(Spatial reasoning records)
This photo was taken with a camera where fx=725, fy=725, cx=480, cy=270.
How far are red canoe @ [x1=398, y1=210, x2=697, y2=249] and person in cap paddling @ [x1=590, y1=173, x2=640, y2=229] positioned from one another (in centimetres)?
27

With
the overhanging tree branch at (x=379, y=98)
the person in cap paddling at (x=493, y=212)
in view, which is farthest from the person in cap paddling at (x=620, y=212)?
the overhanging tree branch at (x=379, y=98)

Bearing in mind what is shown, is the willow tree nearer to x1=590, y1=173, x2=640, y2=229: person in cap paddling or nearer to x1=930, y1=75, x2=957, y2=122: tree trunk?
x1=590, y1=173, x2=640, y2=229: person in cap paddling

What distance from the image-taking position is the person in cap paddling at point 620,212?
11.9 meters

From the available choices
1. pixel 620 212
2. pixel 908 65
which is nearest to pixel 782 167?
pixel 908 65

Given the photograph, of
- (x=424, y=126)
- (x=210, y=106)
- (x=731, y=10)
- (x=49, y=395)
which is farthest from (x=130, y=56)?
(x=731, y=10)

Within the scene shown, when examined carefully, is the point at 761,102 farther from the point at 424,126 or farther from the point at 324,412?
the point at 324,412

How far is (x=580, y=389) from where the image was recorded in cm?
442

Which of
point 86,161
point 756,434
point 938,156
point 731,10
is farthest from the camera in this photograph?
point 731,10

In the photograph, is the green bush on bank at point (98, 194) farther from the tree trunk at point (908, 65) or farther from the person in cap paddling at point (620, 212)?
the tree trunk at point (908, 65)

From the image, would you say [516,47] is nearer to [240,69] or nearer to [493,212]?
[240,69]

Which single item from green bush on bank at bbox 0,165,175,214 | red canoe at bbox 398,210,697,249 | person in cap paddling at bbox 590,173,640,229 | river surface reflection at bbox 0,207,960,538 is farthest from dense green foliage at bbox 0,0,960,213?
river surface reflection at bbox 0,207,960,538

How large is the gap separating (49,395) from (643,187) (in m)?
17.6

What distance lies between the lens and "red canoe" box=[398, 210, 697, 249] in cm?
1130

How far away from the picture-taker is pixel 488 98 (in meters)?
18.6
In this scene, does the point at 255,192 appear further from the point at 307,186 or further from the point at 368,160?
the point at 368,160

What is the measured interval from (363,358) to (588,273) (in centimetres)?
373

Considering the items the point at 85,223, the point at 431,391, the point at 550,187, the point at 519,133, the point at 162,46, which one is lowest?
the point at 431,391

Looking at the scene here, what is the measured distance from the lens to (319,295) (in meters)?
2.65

EXERCISE TASK => Output the complete data exactly as written.

EXERCISE SOLUTION =>
This photo was taken with a camera where fx=725, fy=725, cx=480, cy=270.
How far are red canoe @ [x1=398, y1=210, x2=697, y2=249] and person in cap paddling @ [x1=590, y1=173, x2=640, y2=229] positioned from one another (in centimetres)?
27

With
the overhanging tree branch at (x=379, y=98)
the person in cap paddling at (x=493, y=212)
in view, which is farthest from the person in cap paddling at (x=620, y=212)?
the overhanging tree branch at (x=379, y=98)

Bearing in mind what is shown, is the willow tree nearer to x1=590, y1=173, x2=640, y2=229: person in cap paddling or nearer to x1=930, y1=75, x2=957, y2=122: tree trunk?
x1=590, y1=173, x2=640, y2=229: person in cap paddling

What distance from the image-taking position is the person in cap paddling at point 620,212?
11.9 meters

From the available choices
1. pixel 620 212
2. pixel 908 65
which is nearest to pixel 782 167?
pixel 908 65

Given the photograph, of
- (x=424, y=126)
- (x=210, y=106)
- (x=731, y=10)
- (x=49, y=395)
which is farthest from (x=130, y=56)?
(x=731, y=10)

Within the scene shown, when examined carefully, is the point at 761,102 farther from the point at 424,126 or farther from the point at 324,412?
the point at 324,412

How far is (x=580, y=389) from where the image was recorded in cm?
442

Which of
point 86,161
point 756,434
point 938,156
point 731,10
is farthest from the camera in this photograph?
point 731,10

In the photograph, is the green bush on bank at point (98, 194) farther from the tree trunk at point (908, 65) or farther from the person in cap paddling at point (620, 212)?
the tree trunk at point (908, 65)

From the image, would you say [516,47] is nearer to [240,69] or nearer to [493,212]?
[240,69]

Which single item from green bush on bank at bbox 0,165,175,214 | red canoe at bbox 398,210,697,249 | person in cap paddling at bbox 590,173,640,229 | river surface reflection at bbox 0,207,960,538 is farthest from dense green foliage at bbox 0,0,960,213?
river surface reflection at bbox 0,207,960,538

How large is the gap separating (49,395) from (643,187) (in m)?
17.6

What distance lies between the lens and "red canoe" box=[398, 210, 697, 249] in cm?
1130

How far away from the picture-taker is pixel 488 98 (in meters)?
18.6
In this scene, does the point at 255,192 appear further from the point at 307,186 or further from the point at 368,160?
the point at 368,160

What is the measured interval from (363,358) to (588,273) (in centimetres)?
373

Considering the items the point at 85,223, the point at 431,391, the point at 550,187, the point at 519,133, the point at 162,46, which one is lowest?
the point at 431,391

Looking at the scene here, what is the measured distance from the lens to (319,295) (in meters)?
2.65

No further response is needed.